Former shareholders of an Ecuadorean cellular-telephone company are contractually barred from bringing a $900 million suit against Mexican telecommunications company America Movil SAB, New York state's top court ruled on Tuesday.

In a unanimous decision, the Court of Appeals held the former shareholders -- Centro Empresarial Cempresa S.A. and Conecel Holding Ltd -- were barred from bringing fraud and breach-of-contract claims by a general release they entered into in 2003, when they sold their remaining shares in Telmex Wireless Ecuador LLC for about $64 million dollars.

Having executed this release, plaintiffs cannot now claim that defendants fraudulently misled them regarding the value of their ownership interests in TWE unless the release was itself induced by a separate fraud, Judge Carmen Ciparick wrote for the court.

In 1999, the plaintiffs, shareholders in Consorcio Ecuatoriano de Telecomunicaciones S.A. Conecel, a struggling Ecuadorean telecom company, approached billionaire Carlos Slim Helu about investing in Conecel. The following year, Slim's company, Telmex Mexico, pumped $150 million into Conecel and became its majority stakeholder. The plaintiffs retained a minority interest. Following the transaction, all the parties held their interests in Conecel through a new company, Telmex Wireless Ecuador LLC.

In 2000, America Movil was spun off from Telmex Mexico, which plaintiffs say triggered their right to negotiate an exchange of their shares in Telmex Wireless Ecuador for shares of Movil. The plaintiffs claim they repeatedly asked Movil for financial information about Conecel and Telmex Wireless Ecuador, but never received the information. They also say Movil misrepresented the value of Conecel. Allegedly left with no practical alternative, plaintiffs sold their shares to a subsidiary of Movil at a preset price, according to the suit.

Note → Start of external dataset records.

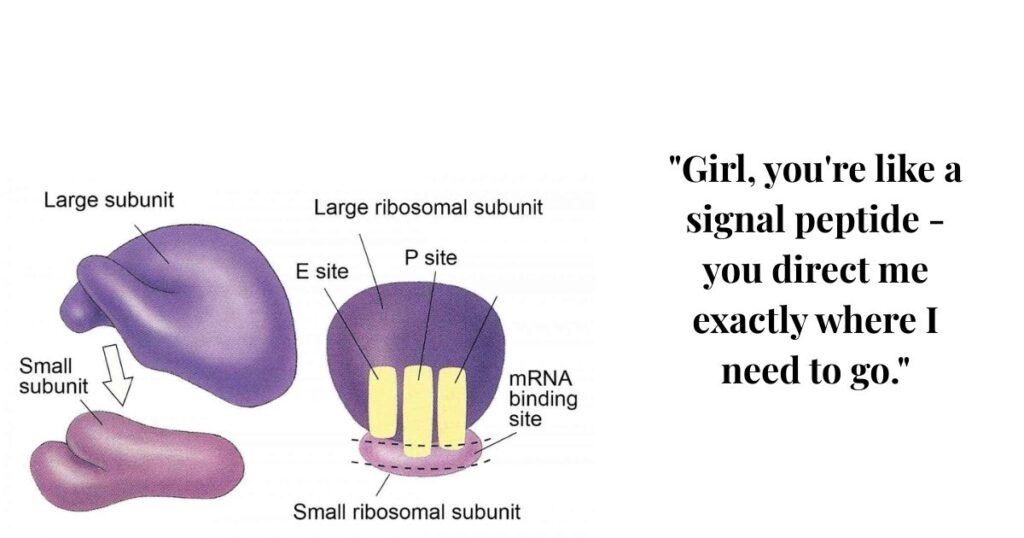 Large subunit

Small subunit

Large ribosomal subunit

E site

P site

mRNA binding site

Small ribosomal subunit

"Girl, you're like a signal peptide - you direct me exactly where I need to go."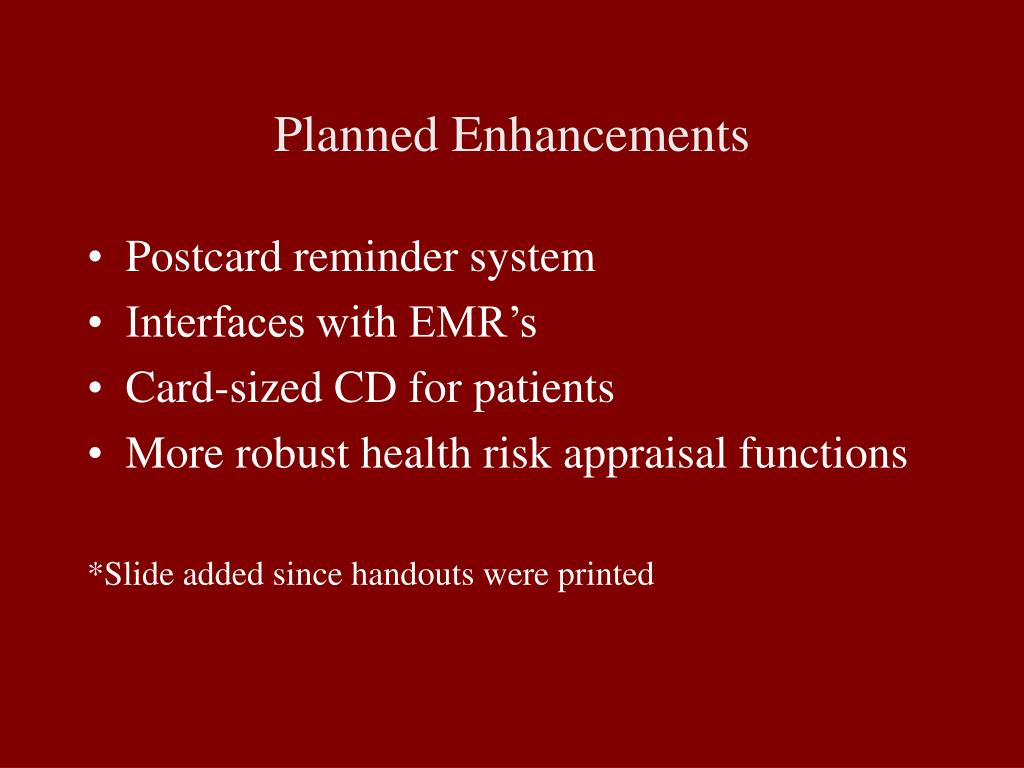 Planned Enhancements

• Postcard reminder system
• Interfaces with EMR’s
• Card-sized CD for patients
• More robust health risk appraisal functions

*Slide added since handouts were printed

As part of this transaction, the plaintiffs agreed not assert claims against Movil and its CEO -- as well as Slim, Conecel, Telmex Mexico and their subsidiaries -- arising from the sale and ownership of the shares.

EYES OPEN

In 2008, the plaintiffs filed suit accusing Movil and the defendants of fraudulently inducing them to sell their Telmex Wireless Ecuador shares. They claimed that, if they had exchanged rather than sold the Telmex shares, they would have had more than $900 million in Movil stock.

Last year, a divided panel in a lower appellate court held the plaintiffs' suit was barred by the general release they granted defendants in connection with the sale of their interest.

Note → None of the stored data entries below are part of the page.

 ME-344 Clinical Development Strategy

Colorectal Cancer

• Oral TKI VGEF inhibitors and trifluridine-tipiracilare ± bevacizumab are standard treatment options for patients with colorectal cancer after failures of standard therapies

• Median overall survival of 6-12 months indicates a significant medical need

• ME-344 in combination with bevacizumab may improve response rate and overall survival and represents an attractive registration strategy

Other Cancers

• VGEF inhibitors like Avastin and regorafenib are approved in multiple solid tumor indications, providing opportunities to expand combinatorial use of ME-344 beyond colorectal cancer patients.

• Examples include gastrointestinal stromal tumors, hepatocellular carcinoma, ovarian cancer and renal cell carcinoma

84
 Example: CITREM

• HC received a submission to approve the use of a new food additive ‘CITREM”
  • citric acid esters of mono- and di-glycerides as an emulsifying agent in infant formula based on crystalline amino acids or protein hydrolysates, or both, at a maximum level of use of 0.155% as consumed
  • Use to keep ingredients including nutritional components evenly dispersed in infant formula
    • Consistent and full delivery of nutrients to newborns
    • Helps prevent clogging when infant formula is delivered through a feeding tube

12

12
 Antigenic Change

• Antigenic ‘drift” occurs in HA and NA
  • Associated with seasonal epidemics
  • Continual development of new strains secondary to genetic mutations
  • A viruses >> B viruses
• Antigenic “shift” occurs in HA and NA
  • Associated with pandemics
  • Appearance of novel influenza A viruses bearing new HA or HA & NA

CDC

The Court of Appeals agreed.

Here, according to the facts alleged in the complaint, plaintiffs knew that defendants had not supplied them with the financial information necessary to properly value the TWE units, and that they were entitled to that information. Yet they chose to cash out their interests and release defendants from fraud claims without demanding either access to the information or assurances as to its accuracy in the form of representations and warranties, Ciparick wrote.

Steven Selsberg of Mayer Brown, who represented the defendants, said his clients denied the plaintiffs had any right to exchange shares in the first place.

The court absolutely got the right result. It was a business deal that everyone went into with their eyes open, he said.

Kathleen Kundar of Fox Horan & Camerini, who represented the plaintiffs, declined to comment.

The Appellate Case is Centro Empresarial Cempresa S.A. v. America Movil, Court of Appeals, No. 93.